I think if more emphasis were placed on the importance of career development early on, students would have better focus. In addition, teachers need to do a better job at demonstarting how learning can benefit their students. It is in everybody's best interests to have an informed and educated society.
Disengaging from yesteryear's institutions is not going to help them.
Best way is to force them to adapt. MOOCs seem to be the thing that will make education assess its business practices.
I wish I didn't have to refer to education as a business, but alas, the idea that you can fine-tune any organization through business cases has been perpetuated.
If the universities are smart and look at the MOOC's not as a competitor but as a partner, then higher-ed can improve. I'm a college student now and one of our school's math classes experimented with flipped teaching. I think the emergence of MOOC's is what largely caused this my school's faculty to seriously consider the meter of online learning, to the point where they were willing to A/B test a required differential equations class. While the first results from MOOC's haven't been what people expected,
http://chronicle.com/blogs/wiredcampus/from-a-million-mooc-u...
At least, like one of the comments above said, they're making the established higher ed organizations rethink their practices.
A diploma from a prestigious university only means you can go through better gilded doors. After that, your measure is how much money you helped your employer make.
After a while, the metric becomes what you've done (in the past) to prove your worth.
If MOOCs are taken seriously, and can compete with prestigious diplomas when it comes to that first job, then you've got a game changer.
Sadly, the only way to make a business (again, pains me to say that) pay attention is if they lose money.
Exactly. You should be learning things in college, not kissing ass. That's the very definition of the downward spiral education is in.
Those contacts you make in big-name schools are mostly wishful thinking. Those places don't train you to be a friend. They train you to be ruthless, efficient "winners".
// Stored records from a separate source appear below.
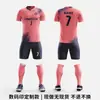 Conjunto de uniforme de fútbol personalizado con estampado digital de cuerpo completo para clubes, escuelas y equipos corporativos, secado rápido, transpirable, camiseta sublimada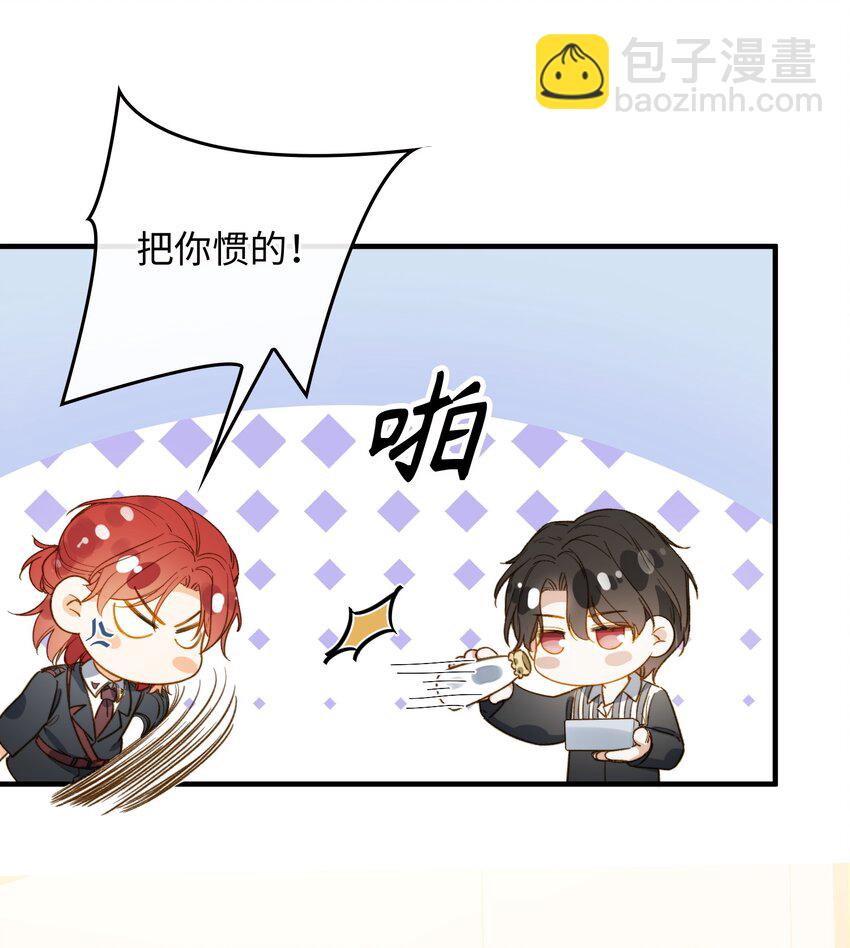 111 你也要听从我的命令-第113话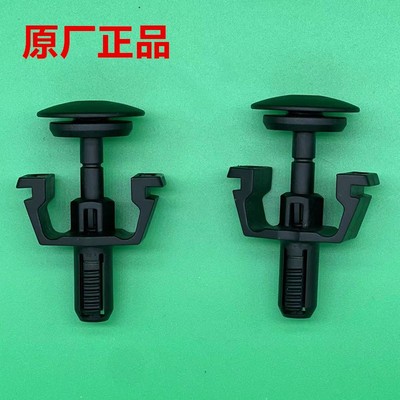 适奔驰X156W448W176W246C117R172R231C217W222前保险杠散热器卡扣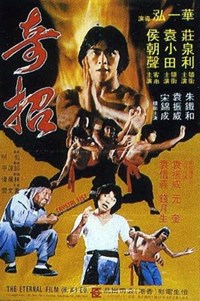 奇招(1979)／ドラゴンカンフー･水晶拳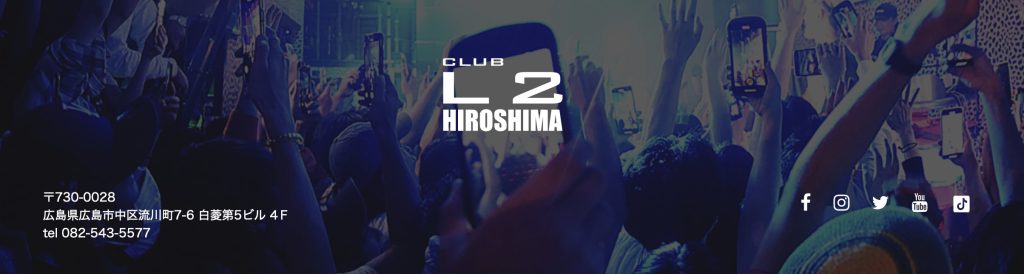CLUB L2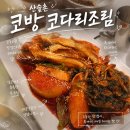 고양셀프카센타 | 고양시 덕양구 맛집 산슬촌 코방 매콤한 코다리조림 푸짐한 셀프코너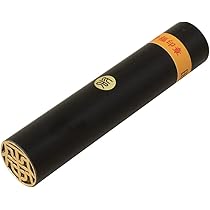 中国馬の印鑑 木の印鑑】 角印／薩摩本柘 21mm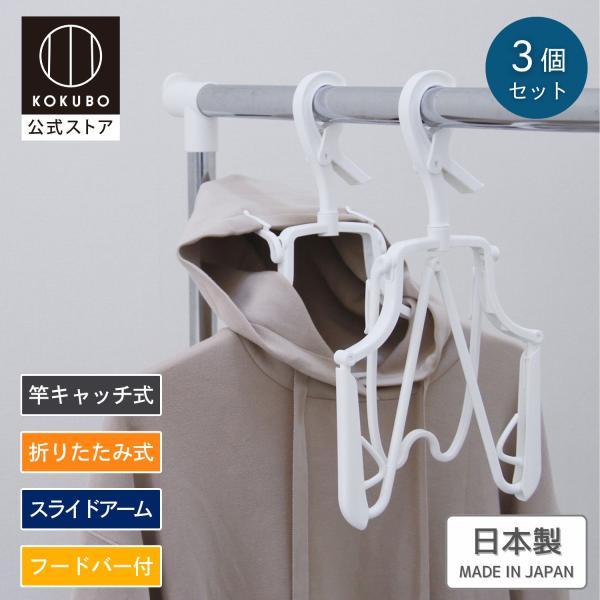 KOKUBO パーカー ハンガー 折りたたみ式 ホワイト 3個セット 洗濯ハンガー パーカー用 洗濯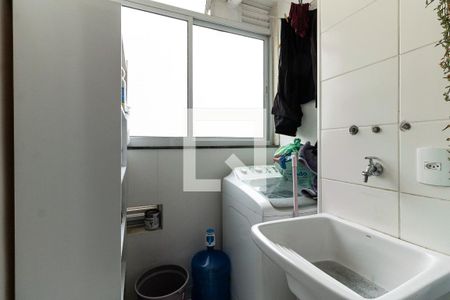 Apartamento à venda com 45m², 2 quartos e 1 vagaLavanderia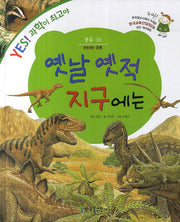 옛날 옛적 지구에는(Yes! 과학이 최고야 39: 동물)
Make your FU money and bail. Nietzsche explained why;
> He who fights with monsters should look to it that he himself does not become a monster. And when you gaze long into an abyss the abyss also gazes into you.
p.s. a white collar mcjob makes more than an adjunct "professor".
er no I don't think you understand the advantage that going to a good school and the a top 10 University can bring.
Going to eaton then oxford and the bullingdon club opens far more doors look at the UK Cabinet.
Do you think Pres Obahma would he be where he is today without going to Harvard and had just a community organizer with just a local Chicago high school education.
As someone who just got my phd I haven't experienced any of this kind of stuff. I think it has a lot to do with his field or that he has been away from the US system for a while.
The UT Southwestern Medical Center is driven by residents' evaluations of their supervisors, and routinely operate on patients with absolutely no supervision present. The actual doctors are afraid of getting poor reviews and killing their chances for advancement, as has happened to their peers. So the residents do as they wish, often at great risk and harm to the patient.
I unfortunately have experience with this facility. My brother-in-law was operated on by their residents for a routine removal of a skin graft. Their supervisor (one of the faculty members mentioned in the article linked below) was not present. My brother-in-law received 5 holes in his intestines and was unable to eat for 12 months, surviving on TPN alone. The Mayo Clinic finally resected his bowels, leaving him questionably enough intestines for a normal life. Sadly, for state-affiliated medical facilities in Texas, there is little recourse after the fact. The state has limited damages in such a way that no attorney was interested in the case.